Par un jugement n° 1810381 du 22 janvier 2020, le tribunal administratif de Montreuil a annulé la décision implicite de rejet, née du silence gardé par le maire de Bobigny, sur la demande de retrait formée par M. et Mme A... le 25 juin 2018, de la décision de non opposition à déclaration préalable déposée le 12 octobre 2016, enjoint au maire de Bobigny de retirer sa décision de non opposition à la déclaration préalable, dans un délai d'un mois à compter de la notification du jugement, mis à la charge de la commune de Bobigny et de la SCI SGS Compagnie le versement d'une somme de 1 000 euros chacun au titre de l'article L. 761-1 du code de justice administrative et rejeté le surplus des conclusions de la requête.
Procédure devant la cour :
Par une requête et un mémoire enregistrés les 20 mars 2020 et 14 janvier 2022, la commune de Bobigny, représentée par Me Garrigues, avocate, demande à la cour :
1° de réformer le jugement du tribunal administratif de Montreuil ;
2° de rejeter la demande présentée par M. et Mme A... ;
3° de mettre à la charge de M. et Mme A... le versement de la somme de 2 000 euros au titre des dispositions de l'article L. 761-1 du code de justice administrative.
Elle soutient que :
- la requête d'appel est recevable ;
- les premiers juges ont commis une erreur de droit en retenant que le pétitionnaire avait obtenu la décision de non opposition à déclaration préalable en commettant une fraude ;
- les premiers juges ont dénaturé les pièces du dossier ;
- le jugement est insuffisamment motivé en ce qui concerne l'élément moral qui caractérise la fraude et quant aux règles d'urbanisme que le pétitionnaire aurait entendu contourner ;
- la fraude n'est pas établie dès lors qu'elle s'apprécie à la date ou l'autorisation d'urbanisme a été délivrée, que l'élément intentionnel n'est pas démontré, que le pétitionnaire n'a commis qu'un simplement manquement au respect de l'autorisation délivrée et que la méconnaissance des règles d'urbanisme n'est pas établie ;
- les travaux réalisés présentaient une utilité pour la collectivité ;
- les conclusions à fin d'annulation de la décision de non opposition à déclaration préalable sont irrecevables en raison de leur tardiveté ;
- si le plan local d'urbanisme, entré en vigueur le 5 novembre 2016, avait été opposable, la commune n'aurait pas pu rejeter la demande d'autorisation d'urbanisme sur le fondement des articles 8, 9 12 et 13 de ce plan.

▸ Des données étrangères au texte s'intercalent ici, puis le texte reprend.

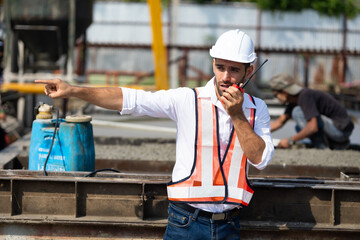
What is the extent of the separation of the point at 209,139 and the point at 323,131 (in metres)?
4.26

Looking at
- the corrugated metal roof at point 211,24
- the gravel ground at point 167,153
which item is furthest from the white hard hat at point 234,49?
the corrugated metal roof at point 211,24

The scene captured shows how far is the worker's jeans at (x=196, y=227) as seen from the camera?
9.48 feet

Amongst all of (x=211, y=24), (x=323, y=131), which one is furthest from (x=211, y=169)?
(x=211, y=24)

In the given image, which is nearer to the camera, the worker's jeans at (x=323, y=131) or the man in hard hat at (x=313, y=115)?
the man in hard hat at (x=313, y=115)

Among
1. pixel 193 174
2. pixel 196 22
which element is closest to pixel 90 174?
pixel 193 174

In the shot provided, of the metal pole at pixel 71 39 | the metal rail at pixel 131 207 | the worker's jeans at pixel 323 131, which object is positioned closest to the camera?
the metal rail at pixel 131 207

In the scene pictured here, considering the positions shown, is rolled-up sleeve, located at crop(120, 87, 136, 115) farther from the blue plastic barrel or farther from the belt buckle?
the blue plastic barrel

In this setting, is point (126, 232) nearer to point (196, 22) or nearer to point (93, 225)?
point (93, 225)

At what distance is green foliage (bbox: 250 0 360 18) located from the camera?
2459 centimetres

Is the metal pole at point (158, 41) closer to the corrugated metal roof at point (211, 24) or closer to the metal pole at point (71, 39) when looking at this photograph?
the metal pole at point (71, 39)

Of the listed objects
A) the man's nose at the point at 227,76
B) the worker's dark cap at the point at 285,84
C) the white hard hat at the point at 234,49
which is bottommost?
the worker's dark cap at the point at 285,84

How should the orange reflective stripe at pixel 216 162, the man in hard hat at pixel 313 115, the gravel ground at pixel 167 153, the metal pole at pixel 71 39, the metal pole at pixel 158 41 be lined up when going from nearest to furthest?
the orange reflective stripe at pixel 216 162
the gravel ground at pixel 167 153
the man in hard hat at pixel 313 115
the metal pole at pixel 71 39
the metal pole at pixel 158 41

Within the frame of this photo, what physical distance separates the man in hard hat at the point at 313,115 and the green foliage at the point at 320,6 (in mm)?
18676

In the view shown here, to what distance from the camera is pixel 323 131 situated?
681 cm
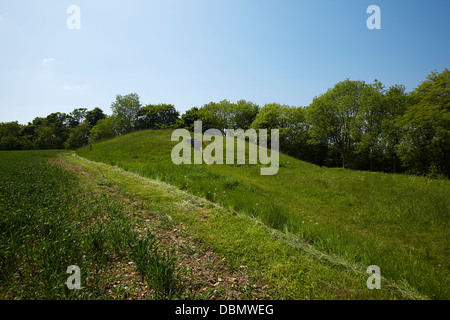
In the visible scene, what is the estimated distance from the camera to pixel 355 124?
32.3m

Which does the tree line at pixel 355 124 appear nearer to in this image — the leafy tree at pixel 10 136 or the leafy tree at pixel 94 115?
the leafy tree at pixel 10 136

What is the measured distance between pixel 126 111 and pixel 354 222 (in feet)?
267

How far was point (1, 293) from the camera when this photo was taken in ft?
8.43

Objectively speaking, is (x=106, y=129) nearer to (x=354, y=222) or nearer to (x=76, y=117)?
(x=76, y=117)

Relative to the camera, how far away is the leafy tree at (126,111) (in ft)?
233

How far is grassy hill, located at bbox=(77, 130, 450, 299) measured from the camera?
12.7ft

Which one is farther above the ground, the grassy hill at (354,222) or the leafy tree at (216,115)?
the leafy tree at (216,115)

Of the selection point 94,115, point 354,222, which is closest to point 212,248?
point 354,222

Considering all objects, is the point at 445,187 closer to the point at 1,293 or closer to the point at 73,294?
the point at 73,294

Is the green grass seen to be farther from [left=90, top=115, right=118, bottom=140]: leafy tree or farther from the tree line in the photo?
[left=90, top=115, right=118, bottom=140]: leafy tree

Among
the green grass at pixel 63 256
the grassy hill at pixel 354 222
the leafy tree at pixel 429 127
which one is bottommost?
the grassy hill at pixel 354 222

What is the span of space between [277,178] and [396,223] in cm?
805

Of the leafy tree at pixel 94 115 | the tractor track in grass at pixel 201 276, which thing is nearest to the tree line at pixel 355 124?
the leafy tree at pixel 94 115
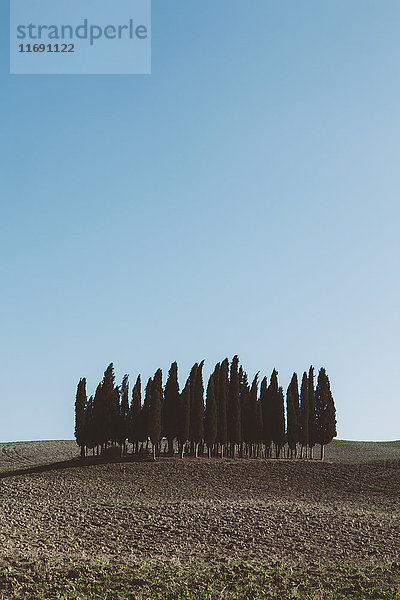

Par un mémoire enregistré le 5 février 2021, M. et Mme A..., représentés par Me Bouzar, avocat, concluent, à titre principal, au rejet de l'appel ou, à titre subsidiaire, à l'annulation de la décision de non opposition à la déclaration préalable de travaux du 12 octobre 2016 et à ce que la somme de 3 500 euros soit mise à la charge des défendeurs au titre des dispositions de l'article L. 761-1 du code de justice administrative.
Il soutiennent que :
- la requête d'appel présentée par la commune de Bobigny est irrecevable, faute de production de la délibération autorisant le maire à former appel ;
- leur demande de première instance est recevable faute d'habilitation du maire à ester en justice ;
- aucun des moyens de la requête d'appel n'est fondé ;
- la décision de non opposition à la déclaration préalable de travaux du 12 octobre 2016 méconnaît les dispositions des articles 8, 9, 12 et 13 du plan local d'urbanisme.
Par un mémoire enregistré le 11 janvier 2022, la SCI SGS Compagnie, représentée par Me Simonet, avocat, demande à la cour de reformer le jugement du tribunal administratif de Montreuil, de rejeter la demande présentée par M. et Mme A... et de mettre à la charge de M. et Mme A... le versement de la somme de 4 000 euros au titre des dispositions de l'article L. 761-1 du code de justice administrative.
Elle soutient que :
- les conclusions à fin d'annulation de la décision implicite de rejet de la demande de retrait de la décision de non opposition à déclaration préalable sont tardives ;
- la fraude n'est pas établie ;
- les travaux déclarés auprès de l'administration ont été exécutés ;
- les allégations de M. et Mme A... sont sans fondement ;
- les conclusions à fin d'annulation de la décision de non opposition à déclaration préalable sont irrecevables en raison de leur tardiveté ;
- les dispositions des articles 8 et 9 du plan local d'urbanismes étaient inopposables aux travaux réalisés.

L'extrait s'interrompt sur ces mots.